Enrique Gómez Carrillo cruza el canal de Suez
Rodrigo Fernández Ordóñez
-I-
A manera de presentación
Enrique Gómez Carrillo escribía sus crónicas desde donde se encontrase: ya fuera en el escritorio de su residencia en París o en la mesa de su café preferido, el Napolitain, en el camarote del buque en que viajara, en el dormitorio del tren en que se dirigiera a su destino, en la habitación del hotel en que se hospedaba o sobre la capota del auto en el que visitaba el frente occidental durante la Primera Guerra Mundial. Era un escritor incansable, que respaldaba sus crónicas periodísticas con muchas lecturas y con horas de investigación previa, como denota el artículo que abajo transcribimos. Sus textos, publicados principalmente en el diario español El Liberal y el argentino La Nación, le aportaron, según Jorge Carro (actual presidente de la Asociación Enrique Gómez Carrillo), alrededor de un millón de lectores. A este público habría que sumarle los lectores que seguían sus escritos desde las páginas de diarios de La Habana, Caracas, las capitales Centroamericanas y México. En el caso de La Nación, como el corresponsal enviaba de París a Buenos Aires sus textos vía paquebote, estos tardaban en ruta alrededor de una semana, por lo que el periódico le daba gran espacio a sus crónicas, principalmente los fines de semana. En esta ocasión proponemos un viaje en el tiempo transcribiendo la crónica completa de su travesía por el Canal de Suez, tal y como hubiese aparecido en el diario que compraban o recibían nuestros bisabuelos.
-II-
EL CANAL DE SUEZ: UNA LECCIÓN DE ENERGÍA
ENRIQUE GÓMEZ CARRILLO. [1]
La primera impresión es deliciosa. El buque pasa ente suntuosas arboledas. A lo lejos, los minaretes se destacan, blancos, esbeltos, en la atmósfera azul. Y durante veinte minutos, el encanto dura. Pero en cuanto las riberas se estrechan y el verdadero canal principia, la vista no descubre, a uno y otro lado, sino arena, seca y áurea arena, arena incendiada por soles monstruosos. A la izquierda es la soledad asiática, Pelúsium, El Ambek, Saluf-el-Terrabeh, Ain Naba. Del otro lado, el yermo africano, Nefisheh, Serápeum, Fayid, Genefeh, Ajrud, las tierras legendarias y ardientes. De vez en cuando, en la playa, un beduino salta haciendo gestos que visiblemente piden limosna. Luego la soledad que dura horas enteras y que sólo interrumpe a lo lejos la escuálida silueta de un camello, o en el agua misma, el ruido de las dragas que sacan arena del fondo para aumentar la arena del desierto.

--- --- ---

__TAREAS__:
A) Copia tal cual, de los registros, las líneas que van desde la que contiene "From farthest to" hasta el final de los registros, ambas incluidas.
B) Sigue escribiendo la crónica sobre el canal de Suez a partir de donde termina.

Preguntas espaciales basadas en escenas

--- --- ---

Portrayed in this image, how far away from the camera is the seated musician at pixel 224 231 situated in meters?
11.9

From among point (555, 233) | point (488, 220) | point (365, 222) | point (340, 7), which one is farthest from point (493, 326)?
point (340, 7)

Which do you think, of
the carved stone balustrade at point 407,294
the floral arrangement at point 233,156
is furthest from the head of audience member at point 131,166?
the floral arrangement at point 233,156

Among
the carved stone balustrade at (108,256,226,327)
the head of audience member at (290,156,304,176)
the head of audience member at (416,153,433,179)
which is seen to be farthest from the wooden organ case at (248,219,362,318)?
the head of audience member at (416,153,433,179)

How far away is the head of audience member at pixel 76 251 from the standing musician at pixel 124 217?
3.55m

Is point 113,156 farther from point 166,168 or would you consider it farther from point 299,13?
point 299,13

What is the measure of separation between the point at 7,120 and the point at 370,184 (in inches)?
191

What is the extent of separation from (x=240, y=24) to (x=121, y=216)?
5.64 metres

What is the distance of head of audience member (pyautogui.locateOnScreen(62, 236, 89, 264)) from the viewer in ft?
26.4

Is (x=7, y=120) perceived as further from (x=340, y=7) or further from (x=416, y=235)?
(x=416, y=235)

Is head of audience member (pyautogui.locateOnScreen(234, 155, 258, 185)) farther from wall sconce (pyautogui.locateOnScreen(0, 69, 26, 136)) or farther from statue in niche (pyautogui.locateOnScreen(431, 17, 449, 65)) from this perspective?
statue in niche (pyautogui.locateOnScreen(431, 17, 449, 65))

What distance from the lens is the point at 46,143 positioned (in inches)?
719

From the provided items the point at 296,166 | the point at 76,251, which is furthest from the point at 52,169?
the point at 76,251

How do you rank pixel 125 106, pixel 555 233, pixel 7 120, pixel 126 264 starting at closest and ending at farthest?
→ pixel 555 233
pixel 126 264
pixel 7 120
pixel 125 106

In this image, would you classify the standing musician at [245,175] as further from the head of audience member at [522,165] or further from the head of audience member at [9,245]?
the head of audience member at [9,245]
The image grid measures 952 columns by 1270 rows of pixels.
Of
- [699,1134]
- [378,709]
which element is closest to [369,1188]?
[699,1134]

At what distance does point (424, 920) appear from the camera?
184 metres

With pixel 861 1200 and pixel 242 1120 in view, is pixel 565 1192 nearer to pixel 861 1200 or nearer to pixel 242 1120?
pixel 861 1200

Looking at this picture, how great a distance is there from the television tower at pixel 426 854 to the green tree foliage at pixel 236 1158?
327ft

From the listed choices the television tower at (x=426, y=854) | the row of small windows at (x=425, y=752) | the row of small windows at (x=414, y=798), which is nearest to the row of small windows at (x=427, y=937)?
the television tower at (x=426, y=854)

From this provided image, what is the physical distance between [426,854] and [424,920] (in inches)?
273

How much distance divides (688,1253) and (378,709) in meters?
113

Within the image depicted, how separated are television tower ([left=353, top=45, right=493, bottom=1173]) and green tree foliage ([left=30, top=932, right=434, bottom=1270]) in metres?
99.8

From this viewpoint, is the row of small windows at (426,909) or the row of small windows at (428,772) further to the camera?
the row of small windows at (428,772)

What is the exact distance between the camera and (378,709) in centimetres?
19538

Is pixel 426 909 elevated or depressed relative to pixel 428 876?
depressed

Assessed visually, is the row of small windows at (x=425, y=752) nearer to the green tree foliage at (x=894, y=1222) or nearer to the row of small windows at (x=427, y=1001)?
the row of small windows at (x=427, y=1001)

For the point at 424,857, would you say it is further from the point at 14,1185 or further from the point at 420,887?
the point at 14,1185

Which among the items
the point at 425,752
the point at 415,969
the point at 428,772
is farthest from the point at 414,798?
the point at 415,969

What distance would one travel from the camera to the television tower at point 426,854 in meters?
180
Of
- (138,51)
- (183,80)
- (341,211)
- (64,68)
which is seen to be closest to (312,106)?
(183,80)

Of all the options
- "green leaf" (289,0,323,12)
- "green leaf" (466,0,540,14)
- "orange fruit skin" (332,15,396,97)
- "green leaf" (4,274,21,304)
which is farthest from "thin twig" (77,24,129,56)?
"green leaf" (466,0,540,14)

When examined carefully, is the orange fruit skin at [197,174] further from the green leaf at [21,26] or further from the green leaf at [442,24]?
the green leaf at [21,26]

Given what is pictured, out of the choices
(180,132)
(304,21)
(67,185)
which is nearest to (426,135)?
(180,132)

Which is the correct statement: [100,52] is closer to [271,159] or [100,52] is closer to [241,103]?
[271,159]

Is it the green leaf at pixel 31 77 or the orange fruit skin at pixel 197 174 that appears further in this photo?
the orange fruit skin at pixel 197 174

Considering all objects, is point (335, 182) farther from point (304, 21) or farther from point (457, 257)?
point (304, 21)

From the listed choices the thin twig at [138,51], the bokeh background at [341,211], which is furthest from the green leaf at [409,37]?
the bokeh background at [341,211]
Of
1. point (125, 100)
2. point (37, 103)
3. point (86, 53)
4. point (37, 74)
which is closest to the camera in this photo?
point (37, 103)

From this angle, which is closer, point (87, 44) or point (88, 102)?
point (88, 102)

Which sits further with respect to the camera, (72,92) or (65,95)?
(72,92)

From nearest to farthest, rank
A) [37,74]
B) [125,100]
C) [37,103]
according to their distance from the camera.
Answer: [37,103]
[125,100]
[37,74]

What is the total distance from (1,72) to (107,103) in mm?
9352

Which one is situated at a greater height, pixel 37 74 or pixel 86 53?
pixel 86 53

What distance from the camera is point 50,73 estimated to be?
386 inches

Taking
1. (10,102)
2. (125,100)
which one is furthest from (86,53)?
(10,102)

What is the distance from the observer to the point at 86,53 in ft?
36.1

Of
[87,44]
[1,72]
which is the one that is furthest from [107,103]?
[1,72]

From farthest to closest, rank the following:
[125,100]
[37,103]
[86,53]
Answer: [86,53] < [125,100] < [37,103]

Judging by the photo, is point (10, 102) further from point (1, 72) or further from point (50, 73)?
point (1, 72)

--- --- ---

__RESPUESTAS DADAS__:
A)
From farthest to closest, rank the following:
[125,100]
[37,103]
[86,53]
Answer: [86,53] < [125,100] < [37,103]

Judging by the photo, is point (10, 102) further from point (1, 72) or further from point (50, 73)?
point (1, 72)

B)
La vista no abarca lo colosal de la obra. ¡Es necesario acudir a recuerdos de antiguas lecturas, para comprender cuán gigantesca fue la labor!
¡Es preciso evocar aquellas legiones de felhas[2] que, durante años y años, penaron bajo este sol, para abrir el camino del Extremo Oriente! “Nada ente lo que han hecho los hombres –dice Flaubert- parece más estupendo.” Y es cierto. Pero yo creo que, más que la obra material misma, lo épico fue la obra de energía del gran francés cuya estatua acabamos de saludar a nuestro paso por la rada de Port Said. Esta no es una labor humana. Es lucha titánica. El hombre, sólo con su idea, tenía enfrente, como enemigo, al imperio británico. Las fuerzas eran desiguales. ¡No importa! La voluntad suplía la fuerza.
¡Oh, aquella voluntad! Si yo fuera dueño de la instrucción pública en países como los vuestros, jóvenes y llenos de porvenir, haría leer en las escuelas de historia de Fernando de Lesseps, que contiene, sin sangre, más batallas y más conquistas que las vidas de los césares.
El proyecto de abrir un canal en el istmo de Suez había ya sido acariciado durante varios siglos por califas soñadores. En las leyendas antiguas del Egipto, se encuentran vestigios remotos de la idea. Así, el gran francés, como aun se le llama en estas latitudes, no tuvo en un principio más mérito que el de ver de un modo práctico lo que otros habían contemplado como un espejismo. Su verdadero genio, su mérito admirable, reside en su voluntad tenaz, en su lucha ardiente contra los enemigos del proyecto, en su increíble actividad, y, sobre todo, en su fe tan inquebrantable y tan profunda, que pudo sostenerlo aun en los largos días en que la batalla parecía perdida. ¡Y qué batalla! Era un hombre solo contra todo un imperio.[3]
El 30 de noviembre de 1854 Mohamad-Said, jedive[4] egipcio, promulgó un firmán “acordando a su buen amigo Ferdinand de Lesseps el poder exclusivo para formar y dirigir una compañía con el objeto de abrir un canal por el istmo de Suez entre el mar Mediterráneo y el mar Rojo”.
En cuanto la noticia fue conocida en Europa, el gobierno inglés hizo saber al verdadero soberano del Egipto, el sultán de Turquía, su intención decidida de no permitir de ningún modo que el proyecto se realizase.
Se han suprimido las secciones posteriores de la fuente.